=== Section Start ===
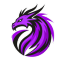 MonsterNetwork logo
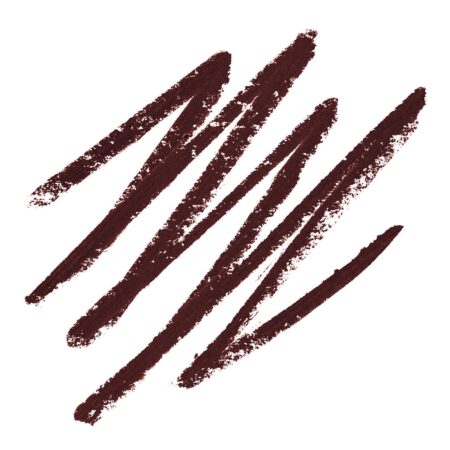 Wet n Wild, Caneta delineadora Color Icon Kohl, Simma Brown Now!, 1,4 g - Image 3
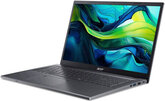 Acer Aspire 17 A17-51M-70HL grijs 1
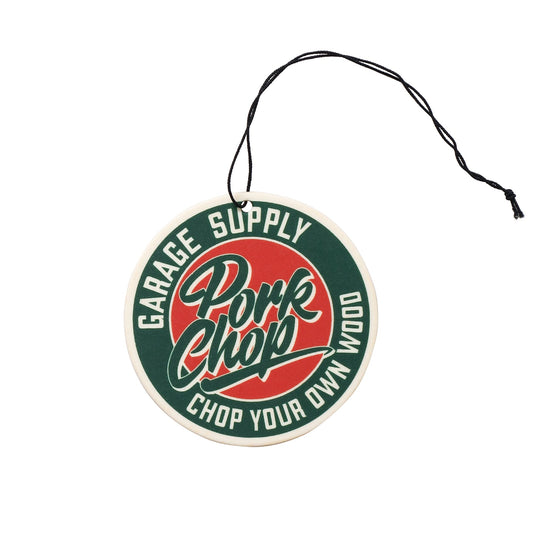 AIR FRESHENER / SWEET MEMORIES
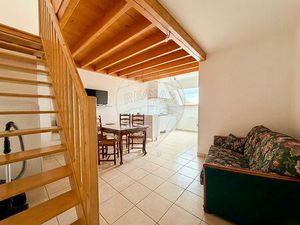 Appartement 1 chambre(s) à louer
=== Section End ===
=== Section Start ===
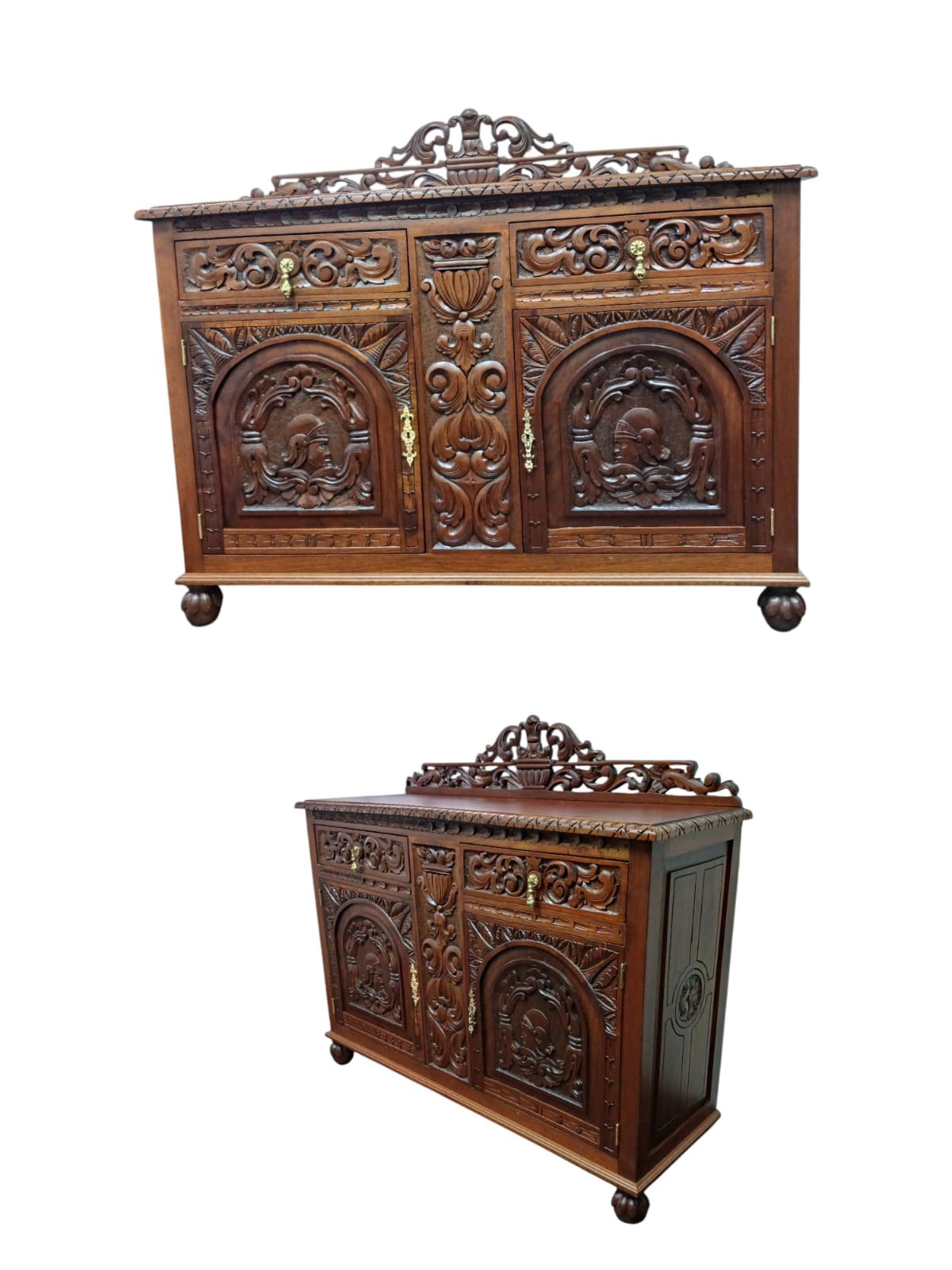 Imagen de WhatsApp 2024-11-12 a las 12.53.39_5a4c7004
=== Section End ===
# Your instructions
From the material above, output only the span of lines that starts at the one containing "AIR FRESHENER / SWEET MEMORIES" and finishes at the one containing "Appartement 1 chambre(s) à louer", word for word and free of pictures.

# Finished exercise
 AIR FRESHENER / SWEET MEMORIES
 Appartement 1 chambre(s) à louer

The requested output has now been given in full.